Following risk mitigation, we observed the different stakeholders should also define acceptance criteria or a scoring system to define when risks can be accepted. Next to risk mitigation, the outcome of the risk evaluation can also be used to define preventive measures. The likelihood and impact of some risks could be drastically reduced, act on the source of potential issues, and eliminate the risk itself. Specifically for SynBio risks, preventive measures could be the setup of new conventions, the design of protocols for the use of SynBio products and development of training programs to strengthen awareness and biosecurity education around this new type of products.

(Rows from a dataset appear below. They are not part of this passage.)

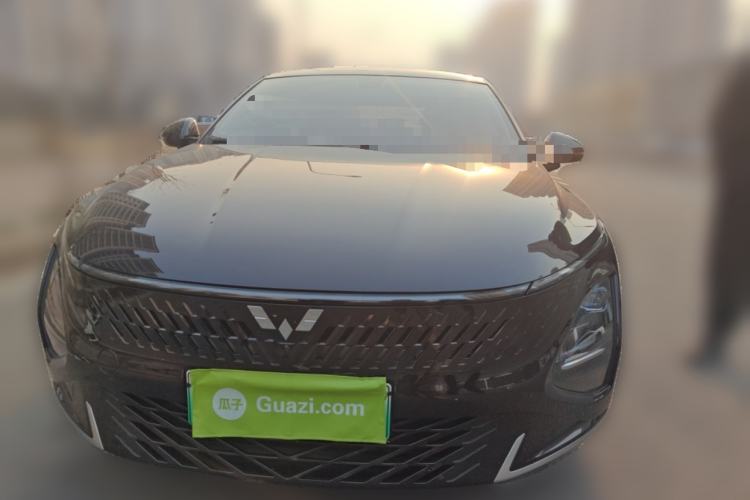 Used Wuling Xingguang 2023 150 Advanced Edition Front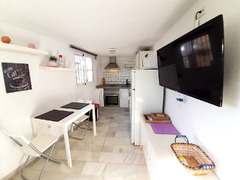 Sunny and bright apartment for sale in  in Mijas Golf, Costa del Sol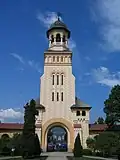 Bell tower
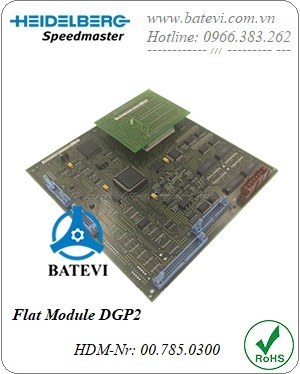 Flat Module 00.785.0300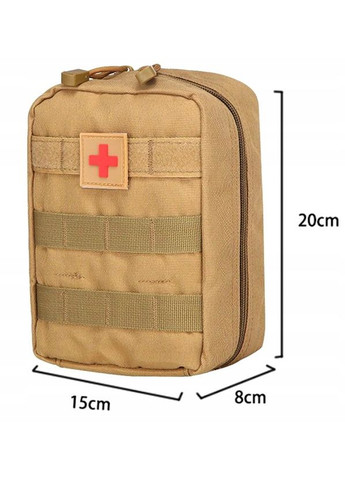 Тактична аптечка для медикаментів No Brand (361157047)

SynBio represents the future of research and industry and is already revolutionizing the way we eat and cure ourselves. SynBio brings scientific innovation and revolutionary personalised therapies to the market, but it also brings a new risk landscape. There is an imperative need for a tailored SynBio regulatory landscape in EU, broader than the GMO regulation (and ATMP regulation specific for CGT), and addressing the ethical dilemma, to streamline and facilitate further development of SynBio in a safe manner. SynBio should be able to deliver the promised benefits to people without causing any harm or threats to biosafety and security. In absence of a tailored regulatory landscape, risk assessments offer the opportunity to map SynBio product specific risks and preserve biosafety/security. Deloitte’s six-phased approach presented here offers a framework to perform this exercise. The outcome of the assessment can then be applied at different time periods of the SynBio products’ lifecycle, to contain potential damage or harm by SynBio, to nature and human kind.